### TASK
Select every line of the records below that contains the word "farthest", treating uppercase and lowercase letters as different.

### EXCERPTED RECORDS
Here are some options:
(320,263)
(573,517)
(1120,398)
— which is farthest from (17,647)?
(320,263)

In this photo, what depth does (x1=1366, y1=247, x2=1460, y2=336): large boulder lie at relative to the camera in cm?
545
--
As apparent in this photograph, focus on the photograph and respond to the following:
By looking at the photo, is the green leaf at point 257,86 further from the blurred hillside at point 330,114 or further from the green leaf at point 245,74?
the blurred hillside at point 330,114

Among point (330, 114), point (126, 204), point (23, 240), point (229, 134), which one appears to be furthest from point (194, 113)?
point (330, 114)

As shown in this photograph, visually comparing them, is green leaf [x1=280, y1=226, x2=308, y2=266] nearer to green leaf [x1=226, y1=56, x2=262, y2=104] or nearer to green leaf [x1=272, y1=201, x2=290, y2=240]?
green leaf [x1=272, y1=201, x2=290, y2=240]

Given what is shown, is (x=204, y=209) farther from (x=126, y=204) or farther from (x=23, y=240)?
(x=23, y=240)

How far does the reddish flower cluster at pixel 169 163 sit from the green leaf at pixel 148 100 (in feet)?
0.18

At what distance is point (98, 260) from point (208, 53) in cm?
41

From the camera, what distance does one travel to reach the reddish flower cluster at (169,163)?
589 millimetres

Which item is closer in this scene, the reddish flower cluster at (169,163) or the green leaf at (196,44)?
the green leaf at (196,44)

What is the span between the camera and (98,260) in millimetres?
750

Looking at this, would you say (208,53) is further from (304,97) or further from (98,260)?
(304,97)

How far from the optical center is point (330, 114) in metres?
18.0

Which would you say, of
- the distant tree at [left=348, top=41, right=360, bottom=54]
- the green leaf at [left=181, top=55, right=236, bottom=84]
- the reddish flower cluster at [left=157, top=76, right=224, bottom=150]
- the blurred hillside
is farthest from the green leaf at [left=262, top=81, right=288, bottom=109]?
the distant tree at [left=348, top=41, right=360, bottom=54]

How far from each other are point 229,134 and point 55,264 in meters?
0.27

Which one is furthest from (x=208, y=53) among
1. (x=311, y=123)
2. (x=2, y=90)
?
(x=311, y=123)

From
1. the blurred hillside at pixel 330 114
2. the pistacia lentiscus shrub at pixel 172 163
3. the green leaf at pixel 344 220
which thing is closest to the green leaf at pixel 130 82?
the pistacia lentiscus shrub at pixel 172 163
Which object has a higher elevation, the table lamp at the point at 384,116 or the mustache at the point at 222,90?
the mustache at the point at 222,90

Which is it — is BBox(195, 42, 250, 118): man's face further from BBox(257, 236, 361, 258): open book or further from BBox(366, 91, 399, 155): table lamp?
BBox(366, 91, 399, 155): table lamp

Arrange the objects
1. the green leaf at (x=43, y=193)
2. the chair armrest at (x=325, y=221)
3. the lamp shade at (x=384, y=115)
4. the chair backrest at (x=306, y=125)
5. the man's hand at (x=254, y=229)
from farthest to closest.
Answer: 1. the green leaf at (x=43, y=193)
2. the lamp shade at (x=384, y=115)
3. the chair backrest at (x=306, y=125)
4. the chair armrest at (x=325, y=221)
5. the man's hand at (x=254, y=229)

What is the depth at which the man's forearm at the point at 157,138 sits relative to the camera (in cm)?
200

### EXERCISE RESPONSE
— which is farthest from (17,647)?
is farthest from the green leaf at [left=262, top=81, right=288, bottom=109]?
from farthest to closest.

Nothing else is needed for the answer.